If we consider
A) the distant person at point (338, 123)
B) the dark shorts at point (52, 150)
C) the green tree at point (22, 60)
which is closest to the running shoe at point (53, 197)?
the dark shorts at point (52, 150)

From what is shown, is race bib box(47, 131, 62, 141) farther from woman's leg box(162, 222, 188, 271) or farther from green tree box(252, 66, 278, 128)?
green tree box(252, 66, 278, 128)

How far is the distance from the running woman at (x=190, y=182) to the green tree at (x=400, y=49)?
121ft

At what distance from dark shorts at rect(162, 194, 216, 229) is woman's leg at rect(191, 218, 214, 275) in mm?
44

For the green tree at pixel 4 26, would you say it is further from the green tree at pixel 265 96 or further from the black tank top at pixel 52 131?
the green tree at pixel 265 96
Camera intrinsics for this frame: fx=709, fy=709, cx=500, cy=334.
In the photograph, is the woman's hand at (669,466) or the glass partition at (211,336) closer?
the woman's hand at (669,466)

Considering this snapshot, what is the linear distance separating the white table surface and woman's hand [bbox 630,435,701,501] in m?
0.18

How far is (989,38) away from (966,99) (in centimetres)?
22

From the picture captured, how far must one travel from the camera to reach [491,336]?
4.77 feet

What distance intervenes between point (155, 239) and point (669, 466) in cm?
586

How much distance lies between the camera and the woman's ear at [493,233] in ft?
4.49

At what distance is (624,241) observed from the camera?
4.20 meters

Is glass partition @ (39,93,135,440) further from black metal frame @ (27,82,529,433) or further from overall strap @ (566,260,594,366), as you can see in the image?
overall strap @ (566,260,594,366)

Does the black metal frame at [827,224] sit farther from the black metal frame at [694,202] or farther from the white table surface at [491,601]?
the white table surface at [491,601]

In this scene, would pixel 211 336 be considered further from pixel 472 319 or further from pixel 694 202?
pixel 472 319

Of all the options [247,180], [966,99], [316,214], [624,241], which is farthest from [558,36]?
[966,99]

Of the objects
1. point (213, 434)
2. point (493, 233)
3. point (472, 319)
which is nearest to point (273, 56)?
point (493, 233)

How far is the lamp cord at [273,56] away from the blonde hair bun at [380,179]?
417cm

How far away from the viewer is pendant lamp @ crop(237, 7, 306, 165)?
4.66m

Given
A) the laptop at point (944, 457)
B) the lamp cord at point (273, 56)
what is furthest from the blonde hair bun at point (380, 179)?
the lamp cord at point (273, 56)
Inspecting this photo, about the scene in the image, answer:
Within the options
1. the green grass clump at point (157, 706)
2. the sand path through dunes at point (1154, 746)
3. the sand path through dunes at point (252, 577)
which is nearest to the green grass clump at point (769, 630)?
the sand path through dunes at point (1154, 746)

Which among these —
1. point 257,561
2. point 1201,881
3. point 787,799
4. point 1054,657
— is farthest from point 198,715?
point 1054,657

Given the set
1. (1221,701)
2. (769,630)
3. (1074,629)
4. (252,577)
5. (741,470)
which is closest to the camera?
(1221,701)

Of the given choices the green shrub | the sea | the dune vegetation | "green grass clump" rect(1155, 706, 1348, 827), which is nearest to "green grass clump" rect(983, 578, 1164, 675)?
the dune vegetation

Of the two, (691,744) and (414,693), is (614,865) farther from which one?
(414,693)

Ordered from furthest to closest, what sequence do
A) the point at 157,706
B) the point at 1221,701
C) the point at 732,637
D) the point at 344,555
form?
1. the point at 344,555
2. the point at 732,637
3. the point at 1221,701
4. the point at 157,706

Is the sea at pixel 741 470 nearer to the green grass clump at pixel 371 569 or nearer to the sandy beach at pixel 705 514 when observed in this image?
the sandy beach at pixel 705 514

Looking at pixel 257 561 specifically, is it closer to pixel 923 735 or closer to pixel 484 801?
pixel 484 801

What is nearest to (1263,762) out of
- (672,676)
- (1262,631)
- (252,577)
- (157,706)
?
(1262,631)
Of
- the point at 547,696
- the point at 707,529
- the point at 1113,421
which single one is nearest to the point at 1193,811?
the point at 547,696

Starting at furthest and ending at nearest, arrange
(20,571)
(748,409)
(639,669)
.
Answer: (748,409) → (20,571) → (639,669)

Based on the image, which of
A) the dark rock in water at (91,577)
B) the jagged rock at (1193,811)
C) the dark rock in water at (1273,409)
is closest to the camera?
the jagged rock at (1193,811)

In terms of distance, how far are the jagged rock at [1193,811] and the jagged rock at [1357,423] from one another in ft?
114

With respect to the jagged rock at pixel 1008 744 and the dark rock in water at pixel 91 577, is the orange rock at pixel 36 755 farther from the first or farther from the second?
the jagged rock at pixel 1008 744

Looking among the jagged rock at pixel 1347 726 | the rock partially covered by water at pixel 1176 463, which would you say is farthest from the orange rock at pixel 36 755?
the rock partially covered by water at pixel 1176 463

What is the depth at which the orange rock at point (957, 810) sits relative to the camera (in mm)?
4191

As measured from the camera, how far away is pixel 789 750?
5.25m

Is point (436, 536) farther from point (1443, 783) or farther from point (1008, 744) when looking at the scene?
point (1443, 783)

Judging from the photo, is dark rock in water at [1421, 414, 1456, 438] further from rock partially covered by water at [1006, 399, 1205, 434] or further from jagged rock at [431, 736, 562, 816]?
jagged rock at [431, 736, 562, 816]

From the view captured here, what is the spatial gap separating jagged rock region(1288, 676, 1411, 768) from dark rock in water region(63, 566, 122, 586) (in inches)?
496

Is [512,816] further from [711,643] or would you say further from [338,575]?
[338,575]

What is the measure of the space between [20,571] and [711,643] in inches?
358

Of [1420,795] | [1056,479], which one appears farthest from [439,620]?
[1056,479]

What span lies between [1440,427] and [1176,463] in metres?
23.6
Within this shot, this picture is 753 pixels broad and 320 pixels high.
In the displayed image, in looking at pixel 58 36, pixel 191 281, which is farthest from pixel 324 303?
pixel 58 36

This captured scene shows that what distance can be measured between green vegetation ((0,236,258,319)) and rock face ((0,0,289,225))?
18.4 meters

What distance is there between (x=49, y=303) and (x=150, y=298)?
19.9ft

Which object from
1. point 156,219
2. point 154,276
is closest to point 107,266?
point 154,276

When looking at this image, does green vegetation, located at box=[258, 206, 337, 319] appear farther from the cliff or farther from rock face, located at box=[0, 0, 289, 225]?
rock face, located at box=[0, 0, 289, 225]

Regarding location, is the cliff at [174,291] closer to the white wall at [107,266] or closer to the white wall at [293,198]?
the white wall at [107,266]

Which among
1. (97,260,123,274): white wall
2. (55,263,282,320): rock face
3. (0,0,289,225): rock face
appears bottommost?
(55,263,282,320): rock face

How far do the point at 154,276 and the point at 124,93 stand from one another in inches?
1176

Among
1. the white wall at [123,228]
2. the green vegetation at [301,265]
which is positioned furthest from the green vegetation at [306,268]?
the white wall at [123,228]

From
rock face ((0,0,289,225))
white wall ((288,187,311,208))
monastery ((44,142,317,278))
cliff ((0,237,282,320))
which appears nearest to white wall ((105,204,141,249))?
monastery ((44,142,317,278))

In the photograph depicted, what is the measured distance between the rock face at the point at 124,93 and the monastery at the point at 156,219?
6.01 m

______________________________

## PROBLEM STATEMENT
Go through the material above line by line and copy it exactly.

## SOLUTION FOR THIS EXERCISE
If we consider
A) the distant person at point (338, 123)
B) the dark shorts at point (52, 150)
C) the green tree at point (22, 60)
which is closest to the running shoe at point (53, 197)?
the dark shorts at point (52, 150)

From what is shown, is race bib box(47, 131, 62, 141) farther from woman's leg box(162, 222, 188, 271) or farther from green tree box(252, 66, 278, 128)?
green tree box(252, 66, 278, 128)

How far is the distance from the running woman at (x=190, y=182) to the green tree at (x=400, y=49)?
121ft

At what distance from dark shorts at rect(162, 194, 216, 229) is woman's leg at rect(191, 218, 214, 275) in mm?
44

For the green tree at pixel 4 26, would you say it is further from the green tree at pixel 265 96 or further from the black tank top at pixel 52 131?
the green tree at pixel 265 96
Camera intrinsics for this frame: fx=709, fy=709, cx=500, cy=334.
In the photograph, is the woman's hand at (669,466) or the glass partition at (211,336) closer?
the woman's hand at (669,466)

Considering this snapshot, what is the linear distance separating the white table surface and woman's hand [bbox 630,435,701,501] in m?
0.18

How far is (989,38) away from (966,99) (in centimetres)?
22

From the picture captured, how far must one travel from the camera to reach [491,336]?
4.77 feet

What distance intervenes between point (155, 239) and point (669, 466) in cm?
586

How much distance lies between the camera and the woman's ear at [493,233] in ft?
4.49

At what distance is (624,241) observed from the camera?
4.20 meters

Is glass partition @ (39,93,135,440) further from black metal frame @ (27,82,529,433) or further from overall strap @ (566,260,594,366), as you can see in the image?
overall strap @ (566,260,594,366)

Does the black metal frame at [827,224] sit farther from the black metal frame at [694,202] or farther from the white table surface at [491,601]?
the white table surface at [491,601]

In this scene, would pixel 211 336 be considered further from pixel 472 319 or further from pixel 694 202?
pixel 472 319

Of all the options [247,180], [966,99], [316,214], [624,241], which is farthest from [558,36]?
[966,99]

Of the objects
1. point (213, 434)
2. point (493, 233)
3. point (472, 319)
which is nearest to point (273, 56)?
point (493, 233)

How far is the lamp cord at [273,56] away from the blonde hair bun at [380,179]?
417cm

How far away from the viewer is pendant lamp @ crop(237, 7, 306, 165)?
4.66m

Given
A) the laptop at point (944, 457)
B) the lamp cord at point (273, 56)
what is furthest from the blonde hair bun at point (380, 179)?
the lamp cord at point (273, 56)
Inspecting this photo, about the scene in the image, answer:
Within the options
1. the green grass clump at point (157, 706)
2. the sand path through dunes at point (1154, 746)
3. the sand path through dunes at point (252, 577)
which is nearest to the green grass clump at point (769, 630)?
the sand path through dunes at point (1154, 746)

Which among these —
1. point 257,561
2. point 1201,881
3. point 787,799
4. point 1054,657
— is farthest from point 198,715?
point 1054,657

Given the set
1. (1221,701)
2. (769,630)
3. (1074,629)
4. (252,577)
5. (741,470)
which is closest to the camera?
(1221,701)

Of the given choices the green shrub | the sea | the dune vegetation | "green grass clump" rect(1155, 706, 1348, 827), which is nearest to "green grass clump" rect(983, 578, 1164, 675)?
the dune vegetation

Of the two, (691,744) and (414,693), is (614,865) farther from which one?
(414,693)

Ordered from furthest to closest, what sequence do
A) the point at 157,706
B) the point at 1221,701
C) the point at 732,637
D) the point at 344,555
form?
1. the point at 344,555
2. the point at 732,637
3. the point at 1221,701
4. the point at 157,706

Is the sea at pixel 741 470 nearer to the green grass clump at pixel 371 569 or nearer to the sandy beach at pixel 705 514 when observed in this image?
the sandy beach at pixel 705 514

Looking at pixel 257 561 specifically, is it closer to pixel 923 735 or closer to pixel 484 801?
pixel 484 801

What is nearest to (1263,762) out of
- (672,676)
- (1262,631)
- (252,577)
- (157,706)
?
(1262,631)
Of
- the point at 547,696
- the point at 707,529
- the point at 1113,421
which single one is nearest to the point at 1193,811?
the point at 547,696

Starting at furthest and ending at nearest, arrange
(20,571)
(748,409)
(639,669)
.
Answer: (748,409) → (20,571) → (639,669)

Based on the image, which of
A) the dark rock in water at (91,577)
B) the jagged rock at (1193,811)
C) the dark rock in water at (1273,409)
is closest to the camera?
the jagged rock at (1193,811)

In terms of distance, how far are the jagged rock at [1193,811] and the jagged rock at [1357,423] from one another in ft?
114

With respect to the jagged rock at pixel 1008 744 and the dark rock in water at pixel 91 577, is the orange rock at pixel 36 755 farther from the first or farther from the second?
the jagged rock at pixel 1008 744

Looking among the jagged rock at pixel 1347 726 | the rock partially covered by water at pixel 1176 463, which would you say is farthest from the orange rock at pixel 36 755?
the rock partially covered by water at pixel 1176 463

What is the depth at which the orange rock at point (957, 810) sits relative to the camera (in mm)?
4191

As measured from the camera, how far away is pixel 789 750?
5.25m

Is point (436, 536) farther from point (1443, 783) or farther from point (1008, 744) when looking at the scene?
point (1443, 783)

Judging from the photo, is dark rock in water at [1421, 414, 1456, 438] further from rock partially covered by water at [1006, 399, 1205, 434] or further from jagged rock at [431, 736, 562, 816]?
jagged rock at [431, 736, 562, 816]

From the view captured here, what is the spatial gap separating jagged rock region(1288, 676, 1411, 768) from dark rock in water region(63, 566, 122, 586) (in inches)?
496

Is [512,816] further from [711,643] or would you say further from [338,575]?
[338,575]

What is the measure of the space between [20,571] and [711,643] in inches?
358

Of [1420,795] | [1056,479], which one appears farthest from [439,620]?
[1056,479]

What span lies between [1440,427] and [1176,463] in metres?
23.6
Within this shot, this picture is 753 pixels broad and 320 pixels high.
In the displayed image, in looking at pixel 58 36, pixel 191 281, which is farthest from pixel 324 303?
pixel 58 36

This captured scene shows that what distance can be measured between green vegetation ((0,236,258,319)) and rock face ((0,0,289,225))?
18.4 meters

What distance is there between (x=49, y=303) and (x=150, y=298)?
19.9ft

Which object from
1. point 156,219
2. point 154,276
is closest to point 107,266?
point 154,276

When looking at this image, does green vegetation, located at box=[258, 206, 337, 319] appear farther from the cliff or farther from rock face, located at box=[0, 0, 289, 225]?
rock face, located at box=[0, 0, 289, 225]

Regarding location, is the cliff at [174,291] closer to the white wall at [107,266] or closer to the white wall at [293,198]?
the white wall at [107,266]

Which among
1. (97,260,123,274): white wall
2. (55,263,282,320): rock face
3. (0,0,289,225): rock face
appears bottommost?
(55,263,282,320): rock face

How far do the point at 154,276 and the point at 124,93 stand from one another in inches?
1176

Among
1. the white wall at [123,228]
2. the green vegetation at [301,265]
which is positioned furthest from the green vegetation at [306,268]?
the white wall at [123,228]

From
rock face ((0,0,289,225))
white wall ((288,187,311,208))
monastery ((44,142,317,278))
cliff ((0,237,282,320))
which appears nearest to white wall ((105,204,141,249))?
monastery ((44,142,317,278))

In the photograph depicted, what is the measured distance between the rock face at the point at 124,93 and the monastery at the point at 156,219?
6.01 m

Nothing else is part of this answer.